**Görev listesi**:
1 > İcra sistemiyle ilgili metne göre aşağıdaki soruları yanıtlayın.
(a) KKTC hukuk sisteminin en ciddi sorunu nedir?
(b) Hangi ülkede son elli yılda icra sisteminde yapılan değişikliklerin öğrenilmesi yararlı görülmüştür?
(c) Dünyanın en adil yargısını oluşturma idealini ifade eden sözler nereye asılmıştı?
2 > İcra sistemiyle ilgili metni son cümlesinden sonra devam ettirerek yazın.

İcra sisteminin düzeltilmesi

KKTC hukuk sisteminin en ciddi sorunu icranın çalışmamasıdır.

KKTC hukuk sisteminin en ciddi sorunu icranın çalışmamasıdır. Yani Mahkeme hükümlerinin icra edilememesidir. Bu konuda yaptığımız çalışmaları daha önce anlattım. İcra yasalarında bir değişiklik yapmak şarttı. Ancak beklenmedik yeni sorunlar çıkarmayacak, hatasız uygulanabilecek bir değişiklik yapılması gerekiyordu. Bu ise sanıldığı kadar kolay değildi. Bizimle aynı sistemi uygulayan bir ülkenin deneyimlerinden yararlanmamız gerekiyordu.
Bunun için İngiltere’de son elli yılda icra sisteminde yapılan değişikliklerin öğrenilmesinin yararlı olacağı kanısına vardık. Hükümete İngilterede isim yapmış bir hukukçu soydaşımızdan icra sistemindeki değişiklikler konusunda rapor temin edilmesini ve yasama meclisi ile KKTC hukukçularının bu rapor üzerinde çalışmalarını önerdik.
Bunu gerçekleştirebilsek icra sorunu yeni problemler çıkarmadan çözülebilecekti. Dünyanın en adil yargısını oluşturma yönünde ciddi bir adım atmış olacaktık. Maalesef siyasiler farklı konulara odaklandıkları için bu önerimiz üzerinde durmadılar.

Dünyanın en adil yargısını oluşturma ideali
Geçmişte Yüksek Mahkeme dünyanın en adil yargısını oluşturma ideali ile hareket etmişti. Bu ideali ifade eden sözleri Mahkeme Başkanının odasına asmıştık. Bu ideali benimsememiz çok yararlı olmuştu. Çünkü ülkemiz hukukunda en büyük tehlike bir sorunu çözeceğiz diye hatalı değişiklikler yapmak ve ülke hukukundaki bir sorunu çözerken diğer yönlerden daha büyük zararlar vermektir. Dünyanın en adil yargısını oluşturma ideali bizi böyle hatalar yapmaktan korudu. Çünkü önerilen değişiklikleri bu ideal ışığında değerlendirdiğimiz zaman hatalı olabileceklerini kolaylıkla görebiliyorduk.

**Çıkarılan öğeler**:
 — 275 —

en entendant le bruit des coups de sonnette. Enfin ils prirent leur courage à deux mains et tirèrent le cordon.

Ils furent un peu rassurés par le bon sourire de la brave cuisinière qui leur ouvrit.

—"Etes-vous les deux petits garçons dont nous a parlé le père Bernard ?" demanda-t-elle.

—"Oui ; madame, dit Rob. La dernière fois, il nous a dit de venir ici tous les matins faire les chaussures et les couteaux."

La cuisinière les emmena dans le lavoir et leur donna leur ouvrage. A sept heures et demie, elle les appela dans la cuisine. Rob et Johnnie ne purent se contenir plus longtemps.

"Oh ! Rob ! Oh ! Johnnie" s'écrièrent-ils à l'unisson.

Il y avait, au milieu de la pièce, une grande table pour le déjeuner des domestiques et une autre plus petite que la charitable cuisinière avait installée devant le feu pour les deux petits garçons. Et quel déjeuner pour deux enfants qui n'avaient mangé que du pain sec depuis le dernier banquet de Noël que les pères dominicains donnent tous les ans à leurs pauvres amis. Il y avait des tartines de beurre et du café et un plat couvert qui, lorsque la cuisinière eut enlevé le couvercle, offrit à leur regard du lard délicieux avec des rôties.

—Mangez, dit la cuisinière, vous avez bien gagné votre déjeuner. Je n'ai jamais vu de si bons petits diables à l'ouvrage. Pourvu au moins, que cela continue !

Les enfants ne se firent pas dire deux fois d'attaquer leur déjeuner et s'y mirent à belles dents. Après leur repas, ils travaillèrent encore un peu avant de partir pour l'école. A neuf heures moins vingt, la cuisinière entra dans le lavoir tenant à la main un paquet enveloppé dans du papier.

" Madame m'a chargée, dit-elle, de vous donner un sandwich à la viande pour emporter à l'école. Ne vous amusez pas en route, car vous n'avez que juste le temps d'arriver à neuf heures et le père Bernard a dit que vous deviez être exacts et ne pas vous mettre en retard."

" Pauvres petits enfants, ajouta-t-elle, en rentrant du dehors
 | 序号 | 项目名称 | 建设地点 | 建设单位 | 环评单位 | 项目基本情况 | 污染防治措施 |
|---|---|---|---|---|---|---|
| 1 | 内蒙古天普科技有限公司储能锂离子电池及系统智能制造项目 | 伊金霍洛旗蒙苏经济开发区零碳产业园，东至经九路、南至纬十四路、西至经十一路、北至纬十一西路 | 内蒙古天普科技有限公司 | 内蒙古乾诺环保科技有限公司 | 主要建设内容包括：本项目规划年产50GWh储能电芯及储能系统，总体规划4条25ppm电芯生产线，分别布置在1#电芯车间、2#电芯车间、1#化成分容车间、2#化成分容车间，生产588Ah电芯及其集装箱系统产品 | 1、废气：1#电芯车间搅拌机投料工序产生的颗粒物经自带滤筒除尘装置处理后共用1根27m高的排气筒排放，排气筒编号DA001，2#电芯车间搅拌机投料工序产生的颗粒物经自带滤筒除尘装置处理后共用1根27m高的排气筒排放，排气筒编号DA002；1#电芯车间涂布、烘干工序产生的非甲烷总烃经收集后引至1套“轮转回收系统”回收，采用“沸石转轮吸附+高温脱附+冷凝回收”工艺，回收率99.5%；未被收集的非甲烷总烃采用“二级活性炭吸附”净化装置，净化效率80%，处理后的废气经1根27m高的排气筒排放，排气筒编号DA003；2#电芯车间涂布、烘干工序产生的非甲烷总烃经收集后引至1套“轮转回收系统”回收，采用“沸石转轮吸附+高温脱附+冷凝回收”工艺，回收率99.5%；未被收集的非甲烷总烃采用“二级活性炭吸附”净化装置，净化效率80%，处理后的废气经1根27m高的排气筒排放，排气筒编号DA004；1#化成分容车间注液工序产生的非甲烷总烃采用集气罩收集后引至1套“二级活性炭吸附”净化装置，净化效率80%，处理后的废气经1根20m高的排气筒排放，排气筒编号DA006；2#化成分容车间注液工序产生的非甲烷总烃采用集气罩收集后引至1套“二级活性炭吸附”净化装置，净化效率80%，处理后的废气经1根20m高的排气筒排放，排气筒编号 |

**Görev yanıtları**:
1 >
(a) İcranın çalışmaması, yani Mahkeme hükümlerinin icra edilememesidir.
(b) İngiltere'de.
(c) Mahkeme Başkanının odasına.

2 >
Benimsediğimiz ideale ulaşmak için görüşler üretmeye çalıştık. Her şeyden önce yargıya yönelik eleştirileri yasaklamamaya karar verdik. Aksine iyi niyetli eleştiri yapılmasını teşvik etmek istedik. Bir hatayı gören ve eleştiren kişinin susmasını değil konuşmasını, fakat neyin iyi olacağını da belirterek eleştiri yapmasını istedik.
Benimsediğimiz ideal ilk bakışta çok uçuk ve hayali görünüyordu. Ancak sistemin temel ilkelerine döndüğümüz ve biraz özen gösterdiğimiz zaman bunu gerçekleştirmekten çok uzak olmadığımız anlaşılıyordu.
Bazı başarılarımız dünya hukukçularının dahi dikkatini çekmiştir. Örneğin birçok yabancı hukukçu yargı bağımsızlığı ilkesini bu ölçüde uygulayabilmemize şaşırdığını ifade etmiştir.
Amerikadan gelen bir profesör tüm dünyada ceza hukuku uygulamaları konusunda araştırma yapıyordu. Kendisine suçlara nasıl ceza verdiğimizi anlattım. Suçları bir sosyal hastalık olarak kabul ettiğimizi, bu nedenle sanıkları ıslah etme ve potansiyel suç işleyebilecek kişileri caydırma amaçlı ceza verdiğimizi, bu amacı aşan ceza vermemeye özen gösterdiğimizi söyledim. Geçmiş içtihatları gözden geçirerek ve önümüzdeki olayla kıyaslayarak her olayda daha adil cezayı vermeye çalıştığımızı anlattım.
Verdiğimiz kararları halkın adil bulmasına önem verdiğimizi, ancak bazen halkta suçlulara ağır cezalar verdirme eğilimi olduğunu, bunu dikkate almadığımızı, çünkü gereğinden ağır bir cezanın sadece sanığa değil tüm topluma zarar verdiğine inandığımızı söyledim. Bana “Verdiğiniz cezalar Amerikan Mahkemelerinde verilen cezalardan daha adildir. Kararlarınızı Amerikan yargıçlarına örnek olarak gösterebilirim” dedi.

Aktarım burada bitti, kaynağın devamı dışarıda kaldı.